Ehrlich, who co-wrote and co-directed My Octopus Teacher, is releasing a podcast series in May called Back to the Water that will explore the cultural and ancestral significance of the ocean to South Africans and their relationship to it. Singer, actor and playwright Zolani Mahola is making a film to tell this story.
As for Foster, his passion for the ocean has prompted him to write a new book, Amphibious Soul: Finding the Wild in a Tame World, to be released in May. World-famous primatologist Jane Goodall says: “It is an important book that will transform how we think about being human.”
After diving nearly every day for 12 years, Foster says: “It is as familiar to me being in the ocean as being on land, and I have got to know many, many species in an intimate way. Occasionally you have individuals from species or an animal that takes a lot of interest in you, or is curious.

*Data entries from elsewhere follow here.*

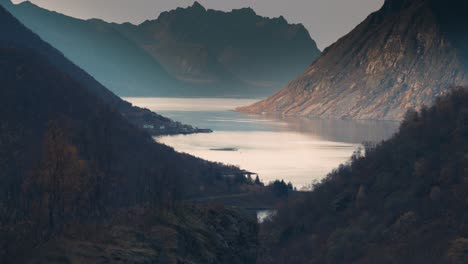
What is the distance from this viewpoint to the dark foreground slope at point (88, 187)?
40.0 meters

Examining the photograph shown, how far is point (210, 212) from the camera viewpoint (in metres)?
51.2

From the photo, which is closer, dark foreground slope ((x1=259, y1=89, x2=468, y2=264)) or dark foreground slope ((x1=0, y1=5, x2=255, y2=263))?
dark foreground slope ((x1=0, y1=5, x2=255, y2=263))

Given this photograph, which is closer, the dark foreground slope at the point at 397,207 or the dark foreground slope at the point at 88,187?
the dark foreground slope at the point at 88,187

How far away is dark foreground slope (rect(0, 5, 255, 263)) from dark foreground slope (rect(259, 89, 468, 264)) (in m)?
16.6

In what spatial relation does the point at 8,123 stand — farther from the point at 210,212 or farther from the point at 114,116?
the point at 210,212

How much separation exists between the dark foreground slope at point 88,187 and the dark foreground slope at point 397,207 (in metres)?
16.6

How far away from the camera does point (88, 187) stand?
90.7 m

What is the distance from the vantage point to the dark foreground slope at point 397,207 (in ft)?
235

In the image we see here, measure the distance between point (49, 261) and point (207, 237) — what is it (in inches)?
567

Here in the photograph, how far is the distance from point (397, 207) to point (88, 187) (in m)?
36.4

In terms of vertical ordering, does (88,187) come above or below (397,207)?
above

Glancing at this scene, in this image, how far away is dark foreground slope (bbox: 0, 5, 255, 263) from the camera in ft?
131

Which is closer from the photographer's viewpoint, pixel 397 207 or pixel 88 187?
pixel 397 207

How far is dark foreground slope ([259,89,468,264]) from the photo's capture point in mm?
71688
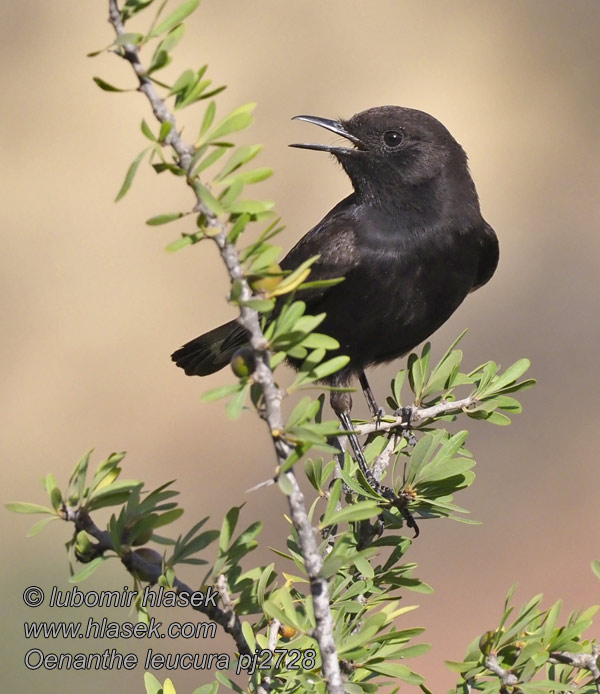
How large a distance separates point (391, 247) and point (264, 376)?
284 cm

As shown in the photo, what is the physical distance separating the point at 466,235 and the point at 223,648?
3891 mm

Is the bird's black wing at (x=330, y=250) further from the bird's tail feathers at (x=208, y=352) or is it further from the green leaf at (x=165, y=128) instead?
the green leaf at (x=165, y=128)

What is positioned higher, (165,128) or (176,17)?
(176,17)

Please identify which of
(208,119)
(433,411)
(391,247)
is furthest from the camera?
(391,247)

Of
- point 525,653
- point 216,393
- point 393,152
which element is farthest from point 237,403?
point 393,152

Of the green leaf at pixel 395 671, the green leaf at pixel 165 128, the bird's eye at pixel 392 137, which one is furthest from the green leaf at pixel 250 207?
the bird's eye at pixel 392 137

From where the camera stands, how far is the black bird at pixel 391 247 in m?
4.07

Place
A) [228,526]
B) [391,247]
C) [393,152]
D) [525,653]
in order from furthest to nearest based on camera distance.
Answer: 1. [393,152]
2. [391,247]
3. [525,653]
4. [228,526]

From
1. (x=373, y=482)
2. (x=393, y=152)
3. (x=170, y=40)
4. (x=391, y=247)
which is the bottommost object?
(x=373, y=482)

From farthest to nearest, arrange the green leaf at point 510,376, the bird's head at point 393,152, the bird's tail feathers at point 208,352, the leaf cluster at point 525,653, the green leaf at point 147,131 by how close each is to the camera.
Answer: the bird's tail feathers at point 208,352, the bird's head at point 393,152, the green leaf at point 510,376, the leaf cluster at point 525,653, the green leaf at point 147,131

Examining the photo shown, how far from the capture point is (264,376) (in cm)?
133

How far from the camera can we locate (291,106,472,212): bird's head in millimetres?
4410

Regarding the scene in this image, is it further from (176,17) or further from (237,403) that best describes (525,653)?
(176,17)

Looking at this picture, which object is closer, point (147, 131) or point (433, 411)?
point (147, 131)
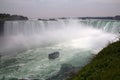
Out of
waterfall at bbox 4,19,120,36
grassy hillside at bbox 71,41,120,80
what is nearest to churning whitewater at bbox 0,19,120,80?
waterfall at bbox 4,19,120,36

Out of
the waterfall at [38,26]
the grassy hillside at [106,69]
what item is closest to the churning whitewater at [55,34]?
the waterfall at [38,26]

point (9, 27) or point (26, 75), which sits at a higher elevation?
point (9, 27)

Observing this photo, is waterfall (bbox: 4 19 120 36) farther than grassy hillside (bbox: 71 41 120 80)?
Yes

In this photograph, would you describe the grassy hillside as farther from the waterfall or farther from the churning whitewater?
the waterfall

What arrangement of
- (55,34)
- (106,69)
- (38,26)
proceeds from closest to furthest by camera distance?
(106,69), (38,26), (55,34)

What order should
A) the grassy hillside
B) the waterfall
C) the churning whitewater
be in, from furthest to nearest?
the waterfall < the churning whitewater < the grassy hillside

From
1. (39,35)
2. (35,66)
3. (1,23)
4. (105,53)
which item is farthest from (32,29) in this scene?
(105,53)

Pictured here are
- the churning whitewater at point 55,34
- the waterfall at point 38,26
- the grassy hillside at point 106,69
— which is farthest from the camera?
the waterfall at point 38,26

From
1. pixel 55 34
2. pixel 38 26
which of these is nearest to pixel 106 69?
pixel 38 26

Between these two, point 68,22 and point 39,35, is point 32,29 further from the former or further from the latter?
point 68,22

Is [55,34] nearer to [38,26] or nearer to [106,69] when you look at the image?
[38,26]

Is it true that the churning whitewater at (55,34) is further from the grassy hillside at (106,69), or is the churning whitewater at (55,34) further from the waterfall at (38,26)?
the grassy hillside at (106,69)
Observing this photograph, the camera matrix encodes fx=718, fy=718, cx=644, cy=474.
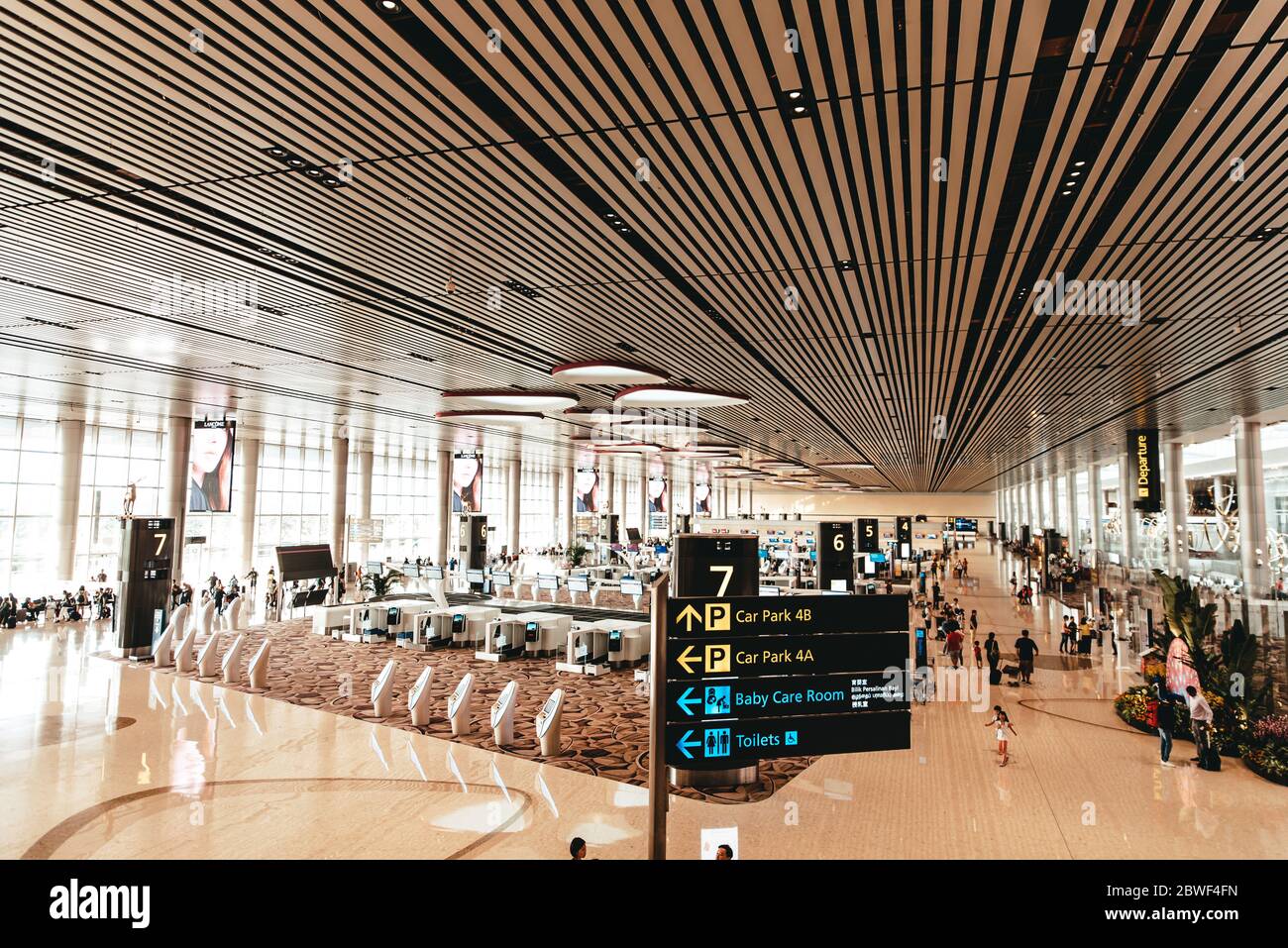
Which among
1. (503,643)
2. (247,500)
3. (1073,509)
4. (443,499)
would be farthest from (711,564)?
(1073,509)

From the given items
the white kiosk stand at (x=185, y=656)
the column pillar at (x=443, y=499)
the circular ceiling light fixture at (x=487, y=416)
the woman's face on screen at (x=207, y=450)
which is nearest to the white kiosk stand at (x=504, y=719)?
the white kiosk stand at (x=185, y=656)

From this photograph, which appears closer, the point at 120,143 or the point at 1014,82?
the point at 1014,82

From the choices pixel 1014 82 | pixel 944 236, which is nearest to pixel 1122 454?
pixel 944 236

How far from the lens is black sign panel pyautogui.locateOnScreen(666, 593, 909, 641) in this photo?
15.4 ft

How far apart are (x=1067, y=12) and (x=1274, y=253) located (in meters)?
5.18

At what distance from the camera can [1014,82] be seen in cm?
421

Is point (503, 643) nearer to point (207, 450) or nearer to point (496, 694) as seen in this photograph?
point (496, 694)

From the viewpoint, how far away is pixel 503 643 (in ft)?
57.4

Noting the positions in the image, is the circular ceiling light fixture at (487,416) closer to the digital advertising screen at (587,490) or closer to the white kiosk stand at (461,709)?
the white kiosk stand at (461,709)

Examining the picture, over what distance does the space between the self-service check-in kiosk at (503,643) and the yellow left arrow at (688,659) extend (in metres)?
13.5

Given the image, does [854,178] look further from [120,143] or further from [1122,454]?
[1122,454]

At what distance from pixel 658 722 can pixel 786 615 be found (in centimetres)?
109

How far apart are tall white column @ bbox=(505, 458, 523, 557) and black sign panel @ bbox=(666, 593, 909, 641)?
40.6m

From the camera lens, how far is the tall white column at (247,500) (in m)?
30.3
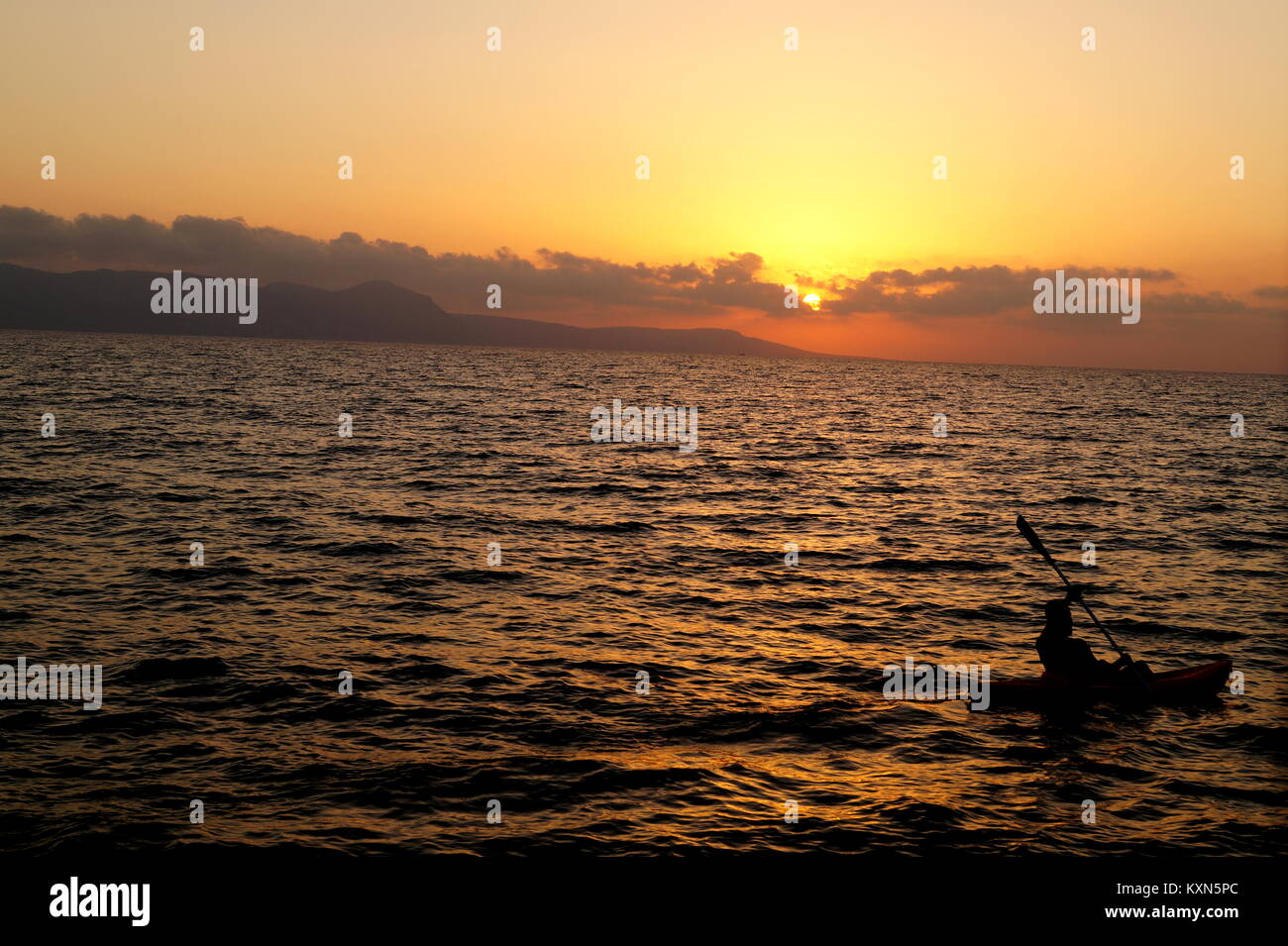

You start to sense that animals are our kin. One sees an enormous number of predations at first, and it appears [to be] a harsh world, but you see that the kelp forest itself promotes life.
“You see amazing relationships between animals … In the kelp forest every inch of available space is taken up, you do not find a bare patch of sand.” Foster says.
“Creatures are living in and on top of one another. Unfortunately the larger animals like lobster, fish and abalone are being fished out. Abalone used to be stacked like a triple-decker bus on top of each other.
“My life, your life and everybody else on the planet depends on oceans, especially on the small creatures and plants,” he says. “This vast and complex biodiversity is keeping us going and we need to be protecting the mother of life.”